I need some help with a question from my textbook for dynamical systems with complex numbers.
Let $q_c(z)=z^2+c$.
a) Prove that if $|z|\geq |c|$ and $|z|>2$, then $|q_c(z)|>|z|$ and $z$ is in the stable set of infinity.
b) Use part (a) to show that if $|c|>2$, then $q_c^n(0)$ tends to $\infty$.

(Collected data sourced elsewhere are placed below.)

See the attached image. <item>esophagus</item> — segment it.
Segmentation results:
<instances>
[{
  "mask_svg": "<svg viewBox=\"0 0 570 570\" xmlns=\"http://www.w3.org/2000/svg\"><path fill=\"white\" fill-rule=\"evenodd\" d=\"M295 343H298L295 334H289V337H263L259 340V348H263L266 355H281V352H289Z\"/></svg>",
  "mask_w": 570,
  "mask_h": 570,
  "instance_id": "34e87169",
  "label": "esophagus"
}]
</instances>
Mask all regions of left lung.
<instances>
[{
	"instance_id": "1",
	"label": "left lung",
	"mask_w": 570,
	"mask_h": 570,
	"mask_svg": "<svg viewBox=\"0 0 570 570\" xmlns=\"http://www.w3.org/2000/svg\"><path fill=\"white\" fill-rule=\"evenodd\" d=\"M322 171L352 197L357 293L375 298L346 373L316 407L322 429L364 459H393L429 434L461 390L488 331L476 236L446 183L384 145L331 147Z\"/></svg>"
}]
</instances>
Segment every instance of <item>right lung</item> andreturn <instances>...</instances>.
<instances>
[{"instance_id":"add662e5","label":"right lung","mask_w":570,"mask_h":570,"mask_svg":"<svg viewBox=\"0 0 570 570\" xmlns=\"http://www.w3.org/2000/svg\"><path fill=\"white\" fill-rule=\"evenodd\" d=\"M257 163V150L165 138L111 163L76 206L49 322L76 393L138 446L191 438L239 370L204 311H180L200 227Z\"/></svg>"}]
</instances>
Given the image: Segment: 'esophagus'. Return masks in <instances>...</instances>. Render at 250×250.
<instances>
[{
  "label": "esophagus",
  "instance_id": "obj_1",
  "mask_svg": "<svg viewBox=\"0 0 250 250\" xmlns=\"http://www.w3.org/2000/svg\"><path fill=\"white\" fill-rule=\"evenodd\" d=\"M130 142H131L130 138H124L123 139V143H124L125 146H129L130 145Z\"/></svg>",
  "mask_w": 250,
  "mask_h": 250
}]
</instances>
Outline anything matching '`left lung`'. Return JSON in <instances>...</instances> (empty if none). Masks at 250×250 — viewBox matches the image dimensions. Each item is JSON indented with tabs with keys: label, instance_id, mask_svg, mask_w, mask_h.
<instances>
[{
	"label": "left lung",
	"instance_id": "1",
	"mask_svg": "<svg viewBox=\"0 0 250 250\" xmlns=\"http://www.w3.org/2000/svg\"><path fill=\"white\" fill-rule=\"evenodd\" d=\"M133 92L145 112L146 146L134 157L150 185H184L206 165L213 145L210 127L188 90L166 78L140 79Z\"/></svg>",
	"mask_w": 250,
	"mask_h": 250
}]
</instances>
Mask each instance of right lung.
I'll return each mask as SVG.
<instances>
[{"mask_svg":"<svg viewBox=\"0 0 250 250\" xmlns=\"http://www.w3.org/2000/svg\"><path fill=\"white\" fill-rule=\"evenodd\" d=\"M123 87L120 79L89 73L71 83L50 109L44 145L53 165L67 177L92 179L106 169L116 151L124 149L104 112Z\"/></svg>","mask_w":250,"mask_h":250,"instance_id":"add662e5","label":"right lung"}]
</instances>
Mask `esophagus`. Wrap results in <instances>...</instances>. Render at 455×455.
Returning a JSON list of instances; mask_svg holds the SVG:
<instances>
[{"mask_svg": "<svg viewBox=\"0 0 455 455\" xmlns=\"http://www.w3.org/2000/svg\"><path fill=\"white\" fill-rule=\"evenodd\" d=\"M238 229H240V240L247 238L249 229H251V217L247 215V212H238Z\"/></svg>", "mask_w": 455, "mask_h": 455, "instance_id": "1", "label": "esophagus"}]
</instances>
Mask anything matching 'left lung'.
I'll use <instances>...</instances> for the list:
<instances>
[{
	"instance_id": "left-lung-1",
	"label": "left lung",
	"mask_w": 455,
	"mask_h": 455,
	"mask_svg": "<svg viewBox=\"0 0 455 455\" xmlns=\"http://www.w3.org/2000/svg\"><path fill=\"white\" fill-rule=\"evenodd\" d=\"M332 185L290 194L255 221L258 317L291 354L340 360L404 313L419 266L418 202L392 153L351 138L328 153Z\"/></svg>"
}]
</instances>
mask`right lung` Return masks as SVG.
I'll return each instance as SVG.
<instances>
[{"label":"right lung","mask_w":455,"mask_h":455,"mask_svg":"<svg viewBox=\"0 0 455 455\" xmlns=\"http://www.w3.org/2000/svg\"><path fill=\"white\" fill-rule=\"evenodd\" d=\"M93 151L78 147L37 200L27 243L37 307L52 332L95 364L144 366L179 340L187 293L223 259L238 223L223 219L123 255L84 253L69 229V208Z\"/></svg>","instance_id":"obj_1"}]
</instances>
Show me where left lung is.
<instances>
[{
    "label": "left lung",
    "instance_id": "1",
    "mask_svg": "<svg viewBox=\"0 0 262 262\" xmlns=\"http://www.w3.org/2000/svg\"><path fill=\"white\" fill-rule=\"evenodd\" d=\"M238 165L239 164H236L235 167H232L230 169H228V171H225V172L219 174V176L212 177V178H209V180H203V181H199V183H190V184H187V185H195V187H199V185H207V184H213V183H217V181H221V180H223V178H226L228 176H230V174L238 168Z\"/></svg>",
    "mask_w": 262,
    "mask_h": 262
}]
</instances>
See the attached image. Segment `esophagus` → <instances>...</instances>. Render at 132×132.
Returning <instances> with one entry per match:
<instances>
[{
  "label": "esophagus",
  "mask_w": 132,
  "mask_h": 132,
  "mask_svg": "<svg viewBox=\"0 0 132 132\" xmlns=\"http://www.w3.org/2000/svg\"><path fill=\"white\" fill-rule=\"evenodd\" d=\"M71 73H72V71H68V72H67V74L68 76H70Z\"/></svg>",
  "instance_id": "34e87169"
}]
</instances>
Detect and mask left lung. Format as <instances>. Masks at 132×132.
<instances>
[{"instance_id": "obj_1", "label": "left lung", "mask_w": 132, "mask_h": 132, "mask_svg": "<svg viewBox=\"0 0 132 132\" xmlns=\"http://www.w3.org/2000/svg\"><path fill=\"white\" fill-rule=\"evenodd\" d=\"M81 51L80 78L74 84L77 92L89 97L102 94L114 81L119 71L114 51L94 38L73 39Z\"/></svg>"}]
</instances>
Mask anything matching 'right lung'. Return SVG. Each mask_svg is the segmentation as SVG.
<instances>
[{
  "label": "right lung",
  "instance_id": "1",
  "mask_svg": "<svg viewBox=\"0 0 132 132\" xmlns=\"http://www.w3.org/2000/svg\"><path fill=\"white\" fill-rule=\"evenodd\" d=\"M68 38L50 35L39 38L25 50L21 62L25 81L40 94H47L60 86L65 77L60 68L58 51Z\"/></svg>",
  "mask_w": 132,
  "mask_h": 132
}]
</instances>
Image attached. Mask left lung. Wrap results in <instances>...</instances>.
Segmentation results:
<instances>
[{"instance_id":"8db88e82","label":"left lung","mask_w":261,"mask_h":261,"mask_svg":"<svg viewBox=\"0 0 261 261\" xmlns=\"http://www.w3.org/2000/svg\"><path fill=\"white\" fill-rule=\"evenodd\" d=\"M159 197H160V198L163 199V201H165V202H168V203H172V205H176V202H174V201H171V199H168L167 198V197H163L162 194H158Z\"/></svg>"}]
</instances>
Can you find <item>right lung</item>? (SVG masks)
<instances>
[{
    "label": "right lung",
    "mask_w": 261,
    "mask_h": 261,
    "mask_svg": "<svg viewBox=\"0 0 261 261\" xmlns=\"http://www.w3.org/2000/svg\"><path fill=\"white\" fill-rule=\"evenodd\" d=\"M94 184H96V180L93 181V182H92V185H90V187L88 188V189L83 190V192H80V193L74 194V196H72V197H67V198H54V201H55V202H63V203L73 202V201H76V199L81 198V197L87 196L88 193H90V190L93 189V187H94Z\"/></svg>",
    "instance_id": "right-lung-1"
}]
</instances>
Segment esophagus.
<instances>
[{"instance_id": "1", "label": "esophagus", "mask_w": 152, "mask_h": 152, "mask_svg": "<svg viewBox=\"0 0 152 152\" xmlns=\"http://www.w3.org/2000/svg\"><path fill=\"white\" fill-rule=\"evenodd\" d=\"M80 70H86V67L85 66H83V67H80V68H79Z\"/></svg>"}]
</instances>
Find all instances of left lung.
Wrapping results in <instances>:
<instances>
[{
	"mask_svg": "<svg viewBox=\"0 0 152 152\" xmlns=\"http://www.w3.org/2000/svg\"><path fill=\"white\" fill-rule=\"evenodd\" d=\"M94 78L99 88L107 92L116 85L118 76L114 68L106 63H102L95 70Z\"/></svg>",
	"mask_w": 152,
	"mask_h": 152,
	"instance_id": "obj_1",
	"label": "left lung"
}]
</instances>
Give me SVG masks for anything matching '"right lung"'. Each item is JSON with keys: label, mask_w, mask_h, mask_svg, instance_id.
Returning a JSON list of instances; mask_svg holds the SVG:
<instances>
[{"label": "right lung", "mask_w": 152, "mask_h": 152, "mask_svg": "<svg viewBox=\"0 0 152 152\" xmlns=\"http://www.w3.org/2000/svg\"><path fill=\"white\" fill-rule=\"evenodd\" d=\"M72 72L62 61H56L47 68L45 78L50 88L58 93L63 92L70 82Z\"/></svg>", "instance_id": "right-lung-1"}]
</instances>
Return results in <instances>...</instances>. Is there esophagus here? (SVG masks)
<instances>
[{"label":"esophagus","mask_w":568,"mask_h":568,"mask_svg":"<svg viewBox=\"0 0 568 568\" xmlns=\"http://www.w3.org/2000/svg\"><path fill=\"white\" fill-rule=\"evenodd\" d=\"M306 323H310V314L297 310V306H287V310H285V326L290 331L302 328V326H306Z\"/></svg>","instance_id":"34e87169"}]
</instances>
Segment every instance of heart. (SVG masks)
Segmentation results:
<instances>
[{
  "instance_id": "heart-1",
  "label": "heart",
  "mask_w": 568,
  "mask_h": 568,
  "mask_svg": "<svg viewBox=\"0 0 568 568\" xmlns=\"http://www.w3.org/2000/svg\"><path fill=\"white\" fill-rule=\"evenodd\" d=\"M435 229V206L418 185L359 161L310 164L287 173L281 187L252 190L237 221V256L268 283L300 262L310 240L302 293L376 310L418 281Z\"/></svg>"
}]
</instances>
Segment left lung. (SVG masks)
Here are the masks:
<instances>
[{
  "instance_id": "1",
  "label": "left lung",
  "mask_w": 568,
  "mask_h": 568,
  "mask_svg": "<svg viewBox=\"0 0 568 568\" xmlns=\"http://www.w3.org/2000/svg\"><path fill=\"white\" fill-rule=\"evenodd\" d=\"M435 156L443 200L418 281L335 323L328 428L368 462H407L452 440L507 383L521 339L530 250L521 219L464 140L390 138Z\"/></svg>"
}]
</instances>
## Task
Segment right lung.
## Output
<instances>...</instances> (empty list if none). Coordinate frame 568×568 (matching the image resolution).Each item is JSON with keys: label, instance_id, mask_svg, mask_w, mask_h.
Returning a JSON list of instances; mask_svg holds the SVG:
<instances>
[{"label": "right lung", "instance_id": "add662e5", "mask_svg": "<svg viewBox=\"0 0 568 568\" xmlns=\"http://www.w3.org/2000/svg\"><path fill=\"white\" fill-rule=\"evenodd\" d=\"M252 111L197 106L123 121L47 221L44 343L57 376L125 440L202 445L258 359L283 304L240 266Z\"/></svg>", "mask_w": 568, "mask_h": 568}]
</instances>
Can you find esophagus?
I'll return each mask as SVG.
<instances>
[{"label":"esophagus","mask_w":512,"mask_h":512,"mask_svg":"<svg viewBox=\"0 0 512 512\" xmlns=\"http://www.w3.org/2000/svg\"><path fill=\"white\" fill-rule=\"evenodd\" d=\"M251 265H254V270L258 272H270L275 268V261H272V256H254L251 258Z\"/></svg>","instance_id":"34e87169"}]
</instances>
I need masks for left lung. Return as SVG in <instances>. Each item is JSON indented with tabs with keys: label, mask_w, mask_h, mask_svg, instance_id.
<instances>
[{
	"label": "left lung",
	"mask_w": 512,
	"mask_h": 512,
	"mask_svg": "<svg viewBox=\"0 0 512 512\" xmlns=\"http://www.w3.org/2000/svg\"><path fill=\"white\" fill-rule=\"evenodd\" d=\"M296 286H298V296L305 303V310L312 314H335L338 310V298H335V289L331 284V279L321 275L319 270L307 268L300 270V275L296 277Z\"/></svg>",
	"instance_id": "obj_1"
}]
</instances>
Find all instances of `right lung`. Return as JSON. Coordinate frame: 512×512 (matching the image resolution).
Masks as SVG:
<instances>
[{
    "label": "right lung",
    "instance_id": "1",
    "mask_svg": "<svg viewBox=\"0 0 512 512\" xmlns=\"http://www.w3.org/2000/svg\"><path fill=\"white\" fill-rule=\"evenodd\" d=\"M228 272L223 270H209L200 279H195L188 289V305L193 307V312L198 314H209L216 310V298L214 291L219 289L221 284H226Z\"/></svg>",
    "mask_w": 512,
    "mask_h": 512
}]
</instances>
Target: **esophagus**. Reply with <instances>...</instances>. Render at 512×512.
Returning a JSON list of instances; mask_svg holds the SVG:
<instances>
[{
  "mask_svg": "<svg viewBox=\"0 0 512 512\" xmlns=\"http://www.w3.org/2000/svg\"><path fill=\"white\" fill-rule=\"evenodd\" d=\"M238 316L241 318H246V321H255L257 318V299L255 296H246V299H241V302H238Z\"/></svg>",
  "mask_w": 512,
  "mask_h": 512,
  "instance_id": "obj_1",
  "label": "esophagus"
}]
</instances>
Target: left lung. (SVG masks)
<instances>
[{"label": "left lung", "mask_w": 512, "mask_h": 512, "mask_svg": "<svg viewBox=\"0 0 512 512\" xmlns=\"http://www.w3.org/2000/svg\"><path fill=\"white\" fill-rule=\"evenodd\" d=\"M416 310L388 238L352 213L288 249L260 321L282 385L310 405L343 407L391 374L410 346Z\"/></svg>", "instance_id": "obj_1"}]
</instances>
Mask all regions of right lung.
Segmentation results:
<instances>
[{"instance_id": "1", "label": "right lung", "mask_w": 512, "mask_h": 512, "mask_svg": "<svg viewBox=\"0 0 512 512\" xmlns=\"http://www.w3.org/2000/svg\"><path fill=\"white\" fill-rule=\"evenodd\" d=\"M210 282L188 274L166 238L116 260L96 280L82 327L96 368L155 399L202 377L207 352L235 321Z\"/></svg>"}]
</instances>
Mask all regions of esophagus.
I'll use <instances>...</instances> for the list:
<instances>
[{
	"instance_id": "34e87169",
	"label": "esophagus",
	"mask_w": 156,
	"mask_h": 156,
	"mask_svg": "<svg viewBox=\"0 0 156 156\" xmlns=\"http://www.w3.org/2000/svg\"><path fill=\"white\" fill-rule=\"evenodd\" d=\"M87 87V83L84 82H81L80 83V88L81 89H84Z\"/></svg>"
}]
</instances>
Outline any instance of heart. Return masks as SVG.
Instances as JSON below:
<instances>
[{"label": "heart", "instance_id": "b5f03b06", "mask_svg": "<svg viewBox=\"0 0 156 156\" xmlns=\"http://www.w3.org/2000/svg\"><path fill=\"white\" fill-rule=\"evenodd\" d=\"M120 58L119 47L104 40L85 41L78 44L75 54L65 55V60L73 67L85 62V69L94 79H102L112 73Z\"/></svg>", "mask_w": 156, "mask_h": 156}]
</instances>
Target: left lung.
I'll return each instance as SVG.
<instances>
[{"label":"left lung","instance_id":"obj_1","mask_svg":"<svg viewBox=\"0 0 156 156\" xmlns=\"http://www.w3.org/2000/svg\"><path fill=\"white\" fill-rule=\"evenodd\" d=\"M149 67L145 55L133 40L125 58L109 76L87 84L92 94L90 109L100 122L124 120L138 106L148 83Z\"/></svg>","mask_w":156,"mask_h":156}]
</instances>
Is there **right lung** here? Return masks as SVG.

The book has an example that if I let $|z|>|c|+1$ I can show that $q(z)=z^{2}+c \geq |z^{2}|-|c| \geq (|c|+1)^{2}-|c|=|c|^{2}+|c|+1$ and then by induction it would follow that this $z$ is in the stable set of infinity since the right side of this equation would get larger by every iteration. Now I'm thinking, in a same fashion, that since $|z|\geq 2>|c|$ it would follow that $|z^{2}+c| \geq |4|+|c|$ and then each iteration would get larger and thus approach infinity. Is But it doesn't feel legit, I feel like I'm missing the point. I would like some suggestions/answers on how to do this..
Thanks in advance
As regards (a), we have that $|z|\geq |c|$ and $|z|>2$ imply $$|q_c(z)|\geq |z|^2-|c|= |z|(|z|-1)-|c|+|z|>|c|(2-1)-|c|+|z|=|z|.$$ For (b), if $|c|>2$ then $f(z):=|q_c(z)|-|z|>0$ for $|z|\geq |c|$. Note that as $|z|\to +\infty$ $$f(z)=|q_c(z)|-|z|\geq |z|^2-|c|-|z|\to +\infty,$$ therefore the non-negative continuous function $f$ has a positive minimum value $a>0$ over the closed set $|z|\geq |c|$. Therefore if $|z|\geq |c|$ then $|q_c(z)|\geq |z|+a\geq |c|$ and $$|q_c^n(0)|=|q_c^{n-1}(c)|\geq |q_c^{n-2}(c)|+a\geq |q_c^{n-3}(c)|+2a\geq |c|+(n-1)a\to +\infty$$ which proves (b).